§ **Instructions to follow**: With pictures excluded, copy word for word the lines in the data below from the line containing "OGK KABUTO HELMET" through the line containing "Benbrook Single Family".

§ **Excerpted data**:
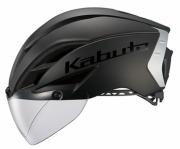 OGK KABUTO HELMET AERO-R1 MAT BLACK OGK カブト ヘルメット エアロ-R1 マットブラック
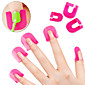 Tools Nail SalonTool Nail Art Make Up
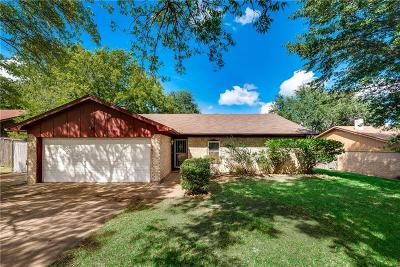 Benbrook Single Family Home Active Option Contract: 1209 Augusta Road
...
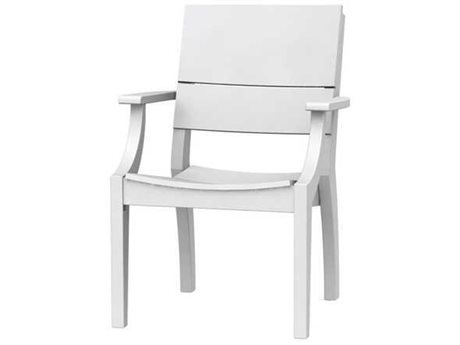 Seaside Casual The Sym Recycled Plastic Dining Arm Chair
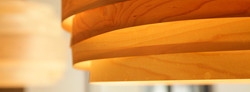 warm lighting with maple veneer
* * *
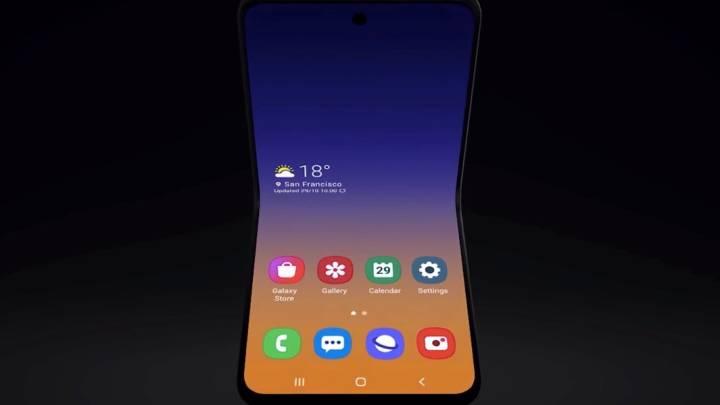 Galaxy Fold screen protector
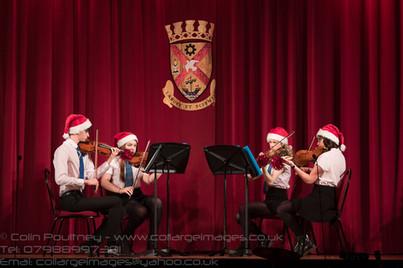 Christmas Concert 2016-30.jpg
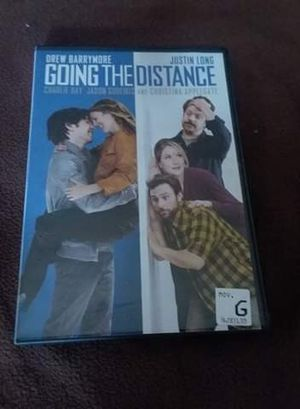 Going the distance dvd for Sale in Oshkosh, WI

§ **Exercise result**:
 OGK KABUTO HELMET AERO-R1 MAT BLACK OGK カブト ヘルメット エアロ-R1 マットブラック
 Tools Nail SalonTool Nail Art Make Up
 Benbrook Single Family Home Active Option Contract: 1209 Augusta Road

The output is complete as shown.